Most readers would already know that Perion Network's (NASDAQ:PERI) stock increased by 7.9% over the past three months. As most would know, long-term fundamentals have a strong correlation with market price movements, so we decided to look at the company's key financial indicators today to determine if they have any role to play in the recent price movement. Specifically, we decided to study Perion Network's ROE in this article.
ROE or return on equity is a useful tool to assess how effectively a company can generate returns on the investment it received from its shareholders. Put another way, it reveals the company's success at turning shareholder investments into profits.
How Do You Calculate Return On Equity?
The formula for return on equity is:
Return on Equity = Net Profit (from continuing operations) ÷ Shareholders' Equity
So, based on the above formula, the ROE for Perion Network is:
4.9% = US$12m ÷ US$251m (Based on the trailing twelve months to March 2021).
The 'return' is the income the business earned over the last year. That means that for every $1 worth of shareholders' equity, the company generated $0.05 in profit.
What Has ROE Got To Do With Earnings Growth?
So far, we've learned that ROE is a measure of a company's profitability. We now need to evaluate how much profit the company reinvests or "retains" for future growth which then gives us an idea about the growth potential of the company. Assuming all else is equal, companies that have both a higher return on equity and higher profit retention are usually the ones that have a higher growth rate when compared to companies that don't have the same features.
A Side By Side comparison of Perion Network's Earnings Growth And 4.9% ROE
On the face of it, Perion Network's ROE is not much to talk about.

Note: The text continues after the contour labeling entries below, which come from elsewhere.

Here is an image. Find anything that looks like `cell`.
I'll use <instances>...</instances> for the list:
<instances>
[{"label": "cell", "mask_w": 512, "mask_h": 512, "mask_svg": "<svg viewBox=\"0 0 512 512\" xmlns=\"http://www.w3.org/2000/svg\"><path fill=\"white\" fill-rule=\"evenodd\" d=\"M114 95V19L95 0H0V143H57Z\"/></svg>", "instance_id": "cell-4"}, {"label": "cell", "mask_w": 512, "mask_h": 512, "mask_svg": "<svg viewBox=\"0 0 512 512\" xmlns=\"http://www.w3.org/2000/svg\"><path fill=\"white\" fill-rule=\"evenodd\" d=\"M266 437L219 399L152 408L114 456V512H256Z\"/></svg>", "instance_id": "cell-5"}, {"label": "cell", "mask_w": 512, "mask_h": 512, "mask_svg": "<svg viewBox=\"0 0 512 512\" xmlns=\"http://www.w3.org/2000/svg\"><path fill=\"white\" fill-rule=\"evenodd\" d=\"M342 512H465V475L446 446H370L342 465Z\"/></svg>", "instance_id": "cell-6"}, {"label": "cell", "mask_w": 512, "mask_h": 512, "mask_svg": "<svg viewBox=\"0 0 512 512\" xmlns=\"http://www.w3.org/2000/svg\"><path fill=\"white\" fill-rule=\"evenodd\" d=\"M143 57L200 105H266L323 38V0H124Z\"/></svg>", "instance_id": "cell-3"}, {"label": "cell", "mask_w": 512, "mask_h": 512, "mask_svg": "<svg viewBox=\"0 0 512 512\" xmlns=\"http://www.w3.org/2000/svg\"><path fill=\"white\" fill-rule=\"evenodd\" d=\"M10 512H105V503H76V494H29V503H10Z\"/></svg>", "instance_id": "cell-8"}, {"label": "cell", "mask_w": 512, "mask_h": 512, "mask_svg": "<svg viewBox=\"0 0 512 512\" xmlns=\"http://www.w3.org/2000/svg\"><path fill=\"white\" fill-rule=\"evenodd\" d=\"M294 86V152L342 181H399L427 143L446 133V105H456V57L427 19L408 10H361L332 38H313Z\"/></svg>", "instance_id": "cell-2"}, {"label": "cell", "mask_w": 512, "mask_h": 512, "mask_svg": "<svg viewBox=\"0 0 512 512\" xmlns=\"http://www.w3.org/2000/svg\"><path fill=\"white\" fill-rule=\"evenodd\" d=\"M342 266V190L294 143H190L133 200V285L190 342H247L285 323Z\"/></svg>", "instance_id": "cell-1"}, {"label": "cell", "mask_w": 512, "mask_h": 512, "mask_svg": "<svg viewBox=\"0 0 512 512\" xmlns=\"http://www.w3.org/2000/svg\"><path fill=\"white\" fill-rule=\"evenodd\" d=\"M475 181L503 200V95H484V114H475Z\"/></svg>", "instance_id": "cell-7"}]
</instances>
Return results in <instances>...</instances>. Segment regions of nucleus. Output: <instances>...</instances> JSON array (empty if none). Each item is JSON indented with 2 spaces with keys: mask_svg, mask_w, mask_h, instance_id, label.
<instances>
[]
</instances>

Next, when compared to the average industry ROE of 17%, the company's ROE leaves us feeling even less enthusiastic. Despite this, surprisingly, Perion Network saw an exceptional 55% net income growth over the past five years. Therefore, there could be other reasons behind this growth. Such as - high earnings retention or an efficient management in place.
As a next step, we compared Perion Network's net income growth with the industry, and pleasingly, we found that the growth seen by the company is higher than the average industry growth of 4.9%.
Earnings growth is an important metric to consider when valuing a stock. What investors need to determine next is if the expected earnings growth, or the lack of it, is already built into the share price. By doing so, they will have an idea if the stock is headed into clear blue waters or if swampy waters await. Has the market priced in the future outlook for PERI? You can find out in our latest intrinsic value infographic research report.
Is Perion Network Efficiently Re-investing Its Profits?
On the whole, we do feel that Perion Network has some positive attributes. With a high rate of reinvestment, albeit at a low ROE, the company has managed to see a considerable growth in its earnings. Having said that, the company's earnings growth is expected to slow down, as forecasted in the current analyst estimates. To know more about the company's future earnings growth forecasts take a look at this free report on analyst forecasts for the company to find out more.
This article by Simply Wall St is general in nature. It does not constitute a recommendation to buy or sell any stock, and does not take account of your objectives, or your financial situation. We aim to bring you long-term focused analysis driven by fundamental data. Note that our analysis may not factor in the latest price-sensitive company announcements or qualitative material. Simply Wall St has no position in any stocks mentioned.